── PAGE EXCERPT ──

At 7 he was already taking batting practice on Minor League fields and sitting next to scouts holding a radar gun.

Now a 23-year-old infield prospect, Dietrich had the sport instilled in him from the time he could walk and talk. He also had the benefit of having someone close to home who was an expert in the field.

Dietrich's maternal grandfather, Steve Demeter, is a former big league third baseman, as well as a Minor League manager and scout.

"My parents always said it: Baseball was absolutely in my blood," Dietrich said.

The Marlins are hopeful that Dietrich's skill set will make him part of their future after obtaining him from the Rays for Yunel Escobar during the Winter Meetings.

According to, the former Georgia Tech All-American and Tampa Bay's second-round pick in 2010 ranks ninth on the Marlins' list of Top 20 prospects. He will most likely open the season at Double-A Jacksonville, where he could see action at shortstop, second base or third base.

Although Dietrich was primarily a shortstop growing up, he understands that his path to the big leagues may have to go through either second or third base.

The Marlins are turning the shortstop position over to Adeiny Hechavarria, acquired from the Blue Jays in November.

Having already switched organizations in recent weeks, Dietrich has no problems changing position.

In Tampa Bay's system, he moved up through the ranks as a shortstop. But around the All-Star break last year, he was promoted to Double-A, and part of the transition was shifting to second base.

"Shortstop, obviously, is second nature to me," said Dietrich, who lives near Cleveland. "My grandfather, Steve Demeter, was a big league third baseman, and he spent a lot of time in the Minors as a third baseman.

"I feel confident in all three positions. I know that my bat is going to play. I feel adequate at second and third, and shortstop has always been my position. Wherever I can help the ballclub, and help the team out the quickest, is fine with me."

From his grandfather, Dietrich learned the basics of baseball, and how to approach and respect the game.

"Some of my fondest memories are when my grandfather was managing the Erie SeaWolves," he said. "I was taking batting practice at second base, trying to hit the ball over the fence when I was around 6 or 7 years old. All the guys were cheering me on during batting practice. I've got a lot of memories."

───
── AVAILABLE DATA ──

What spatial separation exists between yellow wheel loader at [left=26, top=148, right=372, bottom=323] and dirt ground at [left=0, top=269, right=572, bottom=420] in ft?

───

# TO DO
Answer these about the Dietrich article:
(a) Which player did the Marlins trade to the Rays to get Dietrich?
(b) What is the name of Dietrich's maternal grandfather?
(c) Which team was his grandfather managing in some of Dietrich's fondest memories?

# CORRECT RESPONSE
(a) Yunel Escobar
(b) Steve Demeter
(c) The Erie SeaWolves